Henry Byrd (1805–1884)
Henry Byrd was one of Arkansas’s most prolific antebellum portrait painters. His portraits present Arkansas’s merchants, planters, and professional gentlemen, along with their wives and children, as they wished posterity to see them.
Henry Byrd was born in Ireland in 1805, one of seven children born to William Byrd and Anne Garrett of Belmount Hall, County Tiperary. He immigrated to America and was naturalized through the port of New York City in November 1835. He established himself as a painter and resided at 164 Delancy Street in New York City.
During his years in New York, Byrd married Sarah J. Updike, and they had two children while still in New York. Sometime during the late 1830s, the family migrated south, appearing in New Orleans circa 1839. The newspapers recognized the newly arrived artist almost from the beginning. In 1841, the Picayune described an elaborate display containing two full-length portraits by Byrd. Unfortunately, no portraits from this period of Byrd’s work have been formally identified. Hundreds of paintings attributed to Byrd hang in private homes and public buildings, but for some unknown reason, Byrd seldom signed his paintings. As of 2010, there are only two known signed paintings.
Having attained success in New Orleans, Byrd first presented himself to the Arkansas public through a card in the Arkansas Gazette on August 4, 1841, announcing that he was available at the Anthony House, a local boarding house. His family was undoubtedly traveling with him, as his daughter Mary was born in Little Rock (Pulaski County) on August 21, 1841.
Byrd next appeared in Batesville (Independence County) and found a congenial home among the residents, making long-lasting friendships. In May and June 1843, the Arkansas Gazette called attention to Byrd three times, praising his work extravagantly. He was thereafter known as the premier portrait painter of Arkansas, his popularity never flagging. In spite of his success, 1843 was not a good year for Byrd. He was forced to file for bankruptcy in February, and the final report was filed in August, declaring him a “discharged bankrupt.” He was cleared of his debt but was allowed to keep only his household furniture and the tools of his trade. Further adding to the trials of the following years, his wife died on May 30, 1845.
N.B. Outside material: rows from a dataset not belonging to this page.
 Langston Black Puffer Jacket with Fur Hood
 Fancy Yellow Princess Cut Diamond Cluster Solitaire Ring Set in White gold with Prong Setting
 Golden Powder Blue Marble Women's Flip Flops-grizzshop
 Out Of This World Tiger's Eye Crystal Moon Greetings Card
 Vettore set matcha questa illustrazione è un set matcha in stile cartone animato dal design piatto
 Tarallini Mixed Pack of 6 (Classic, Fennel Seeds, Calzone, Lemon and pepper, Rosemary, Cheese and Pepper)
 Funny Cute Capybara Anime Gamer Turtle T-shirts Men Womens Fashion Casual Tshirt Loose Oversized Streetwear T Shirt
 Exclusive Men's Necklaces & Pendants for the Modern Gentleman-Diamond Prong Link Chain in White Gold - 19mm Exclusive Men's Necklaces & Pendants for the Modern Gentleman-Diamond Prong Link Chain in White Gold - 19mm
In 1850, when Byrd was forty-six years old, he married Leinad Speers, a fellow Irish immigrant who was only seventeen years old when she married him. They had six children, and the family prospered, settling in El Dorado (Union County). Here, Byrd acquired properties and business lots and, most likely, was a business partner in the drugstore of J. B. Speers and Co., which occupied one of Byrd’s buildings (J. B. Speers being Byrd’s brother-in-law).
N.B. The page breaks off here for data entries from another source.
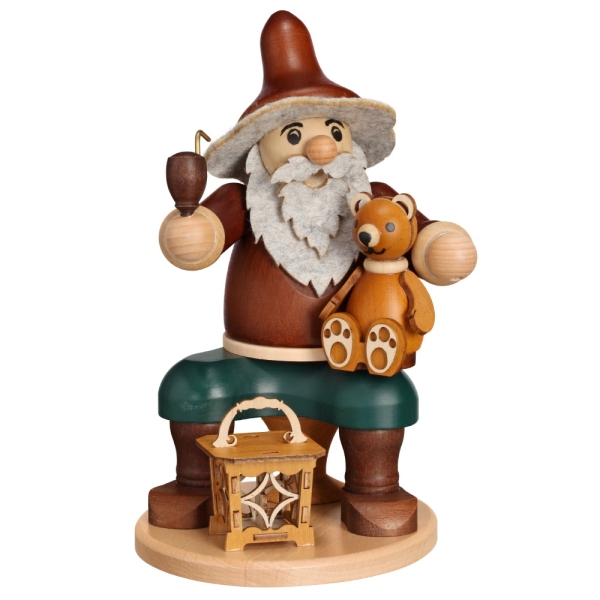 Räucherfigur Wichtel mit Teddy
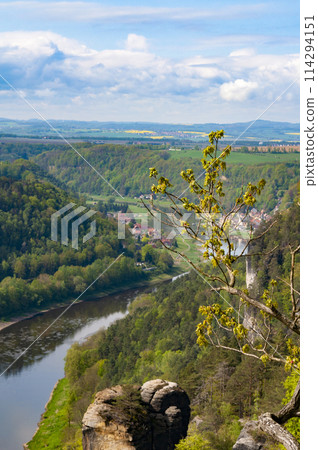Beautiful summer view of Elbe river from Bastei view pont. Colorful morning scene of Saxon Switzerland national park, Germany, Europe. Beautiful summer view of Elbe river from Bastei view pont. Colorful morning scene of Saxon Switzerland national park, Germany, Europe. 114294151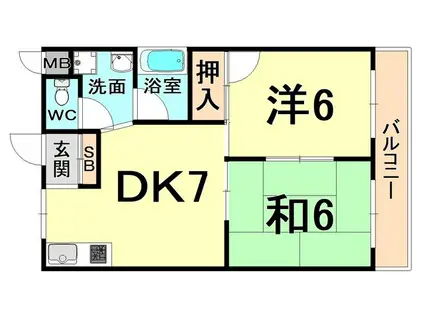 ウェルハイツ東園田(2DK/4階)の間取り写真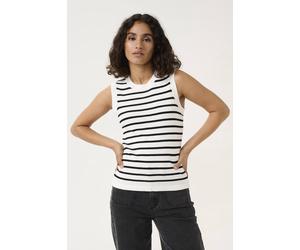 Kaffe Kalilybeth Knitted Striped Tank Top In White White XL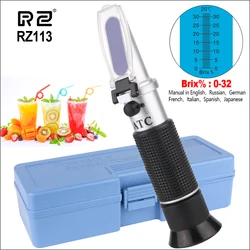 RZ Refractometer Handheld sugar Meter Brix Test Optical 0-32% ATC Milk Tea Fruit Sugar Meter Saccharimeter RHB-32ATC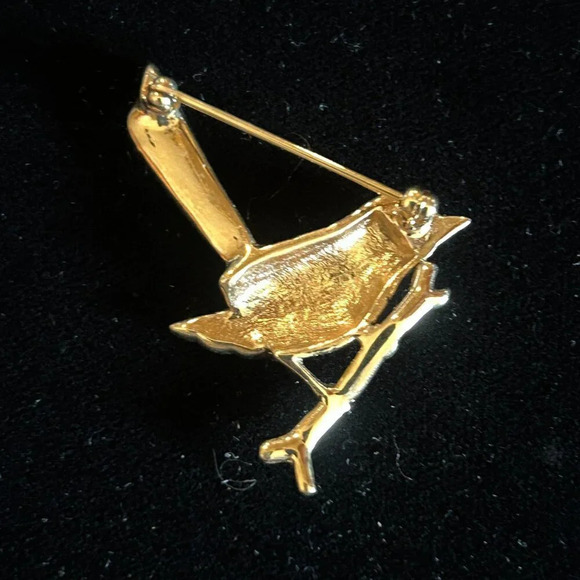 Vintage Gold and Rhinestone With Blue Green Enamel Bird Sparrow on a Branch - Picture 5 of 5
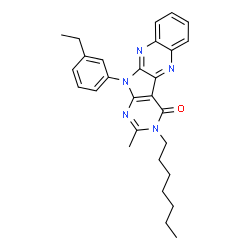 ChemSpider 2D Image | 11-(3-Ethylphenyl)-3-heptyl-2-methyl-3,11-dihydro-4H-pyrimido[5',4':4,5]pyrrolo[2,3-b]quinoxalin-4-one | C28H31N5O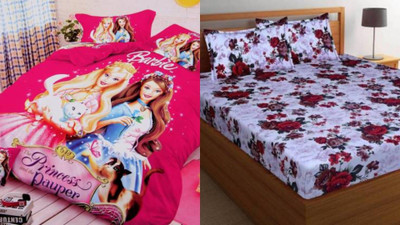 HSR Collection Cotton Double Flat 210 TC Printed Bedsheet(Pack of 2, Multicolor)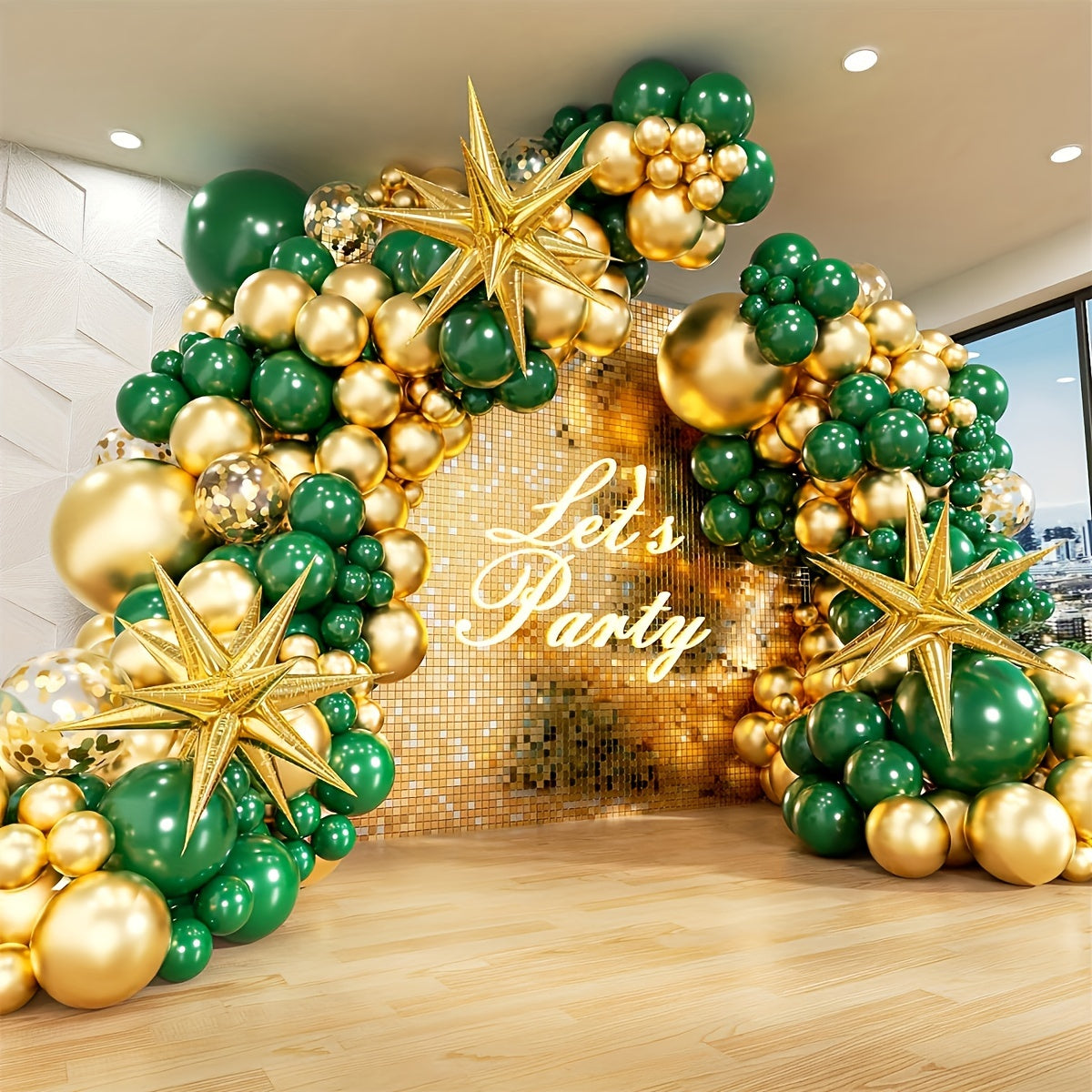 125pcs Green And Golden Balloon Arch Set With 3 Exploding Star Balloons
At the outbreak of the Civil War, Byrd was too old for military service, but his name appears on an undated list for equipping the Union County Regiment for Confederate service. His firstborn son, a member of Colonel Thomas Dockery’s Nineteenth Arkansas Infantry, died at the Battle of Vicksburg in 1863.
On October 9, 1867, Leinad died, and Byrd soon moved back to New Orleans, taking his five sons and one daughter with him. On March 3, 1870, he married Elizabeth Fairchild. The marriage ended in divorce after a few months. In 1873, he married Rosa Keiser, with whom he had two children. He settled in suburban Carrollton and began to reestablish himself, appearing in city directories from 1867 to 1883. In 1866, the New Orleans Times reported that Varina Howell Davis had visited Byrd’s studio to see three paintings of Jefferson Davis, her husband. She pronounced them to be about the most correct portraits of him that she had ever seen.
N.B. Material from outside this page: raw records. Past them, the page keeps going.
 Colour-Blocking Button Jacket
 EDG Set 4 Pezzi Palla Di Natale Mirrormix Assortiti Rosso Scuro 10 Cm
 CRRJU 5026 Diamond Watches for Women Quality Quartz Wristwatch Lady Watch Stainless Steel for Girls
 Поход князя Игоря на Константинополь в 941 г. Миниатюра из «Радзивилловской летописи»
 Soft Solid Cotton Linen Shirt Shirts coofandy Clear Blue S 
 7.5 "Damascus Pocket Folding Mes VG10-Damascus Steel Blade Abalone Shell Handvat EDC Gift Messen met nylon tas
Henry Byrd died in Carrollton on September 26, 1884. He painted until the end, completing one of two life-sized self-portraits only two weeks before his death.
For additional information:
Bennett, Swannee. Arkansas Made: A Survey of the Decorative, Mechanical, and Fine Arts Produced in Arkansas, 1819–1870. Vol. 2. Fayetteville: University of Arkansas Press, 1991.
Hudson, Ralph M. “Art in Arkansas.” Arkansas Historical Quarterly 3 (Winter 1944): 299–350.
Klopfenstein, Philip A. “John Henry Byrd.” Jefferson County Historical Quarterly 4.4 (1973): 4–12.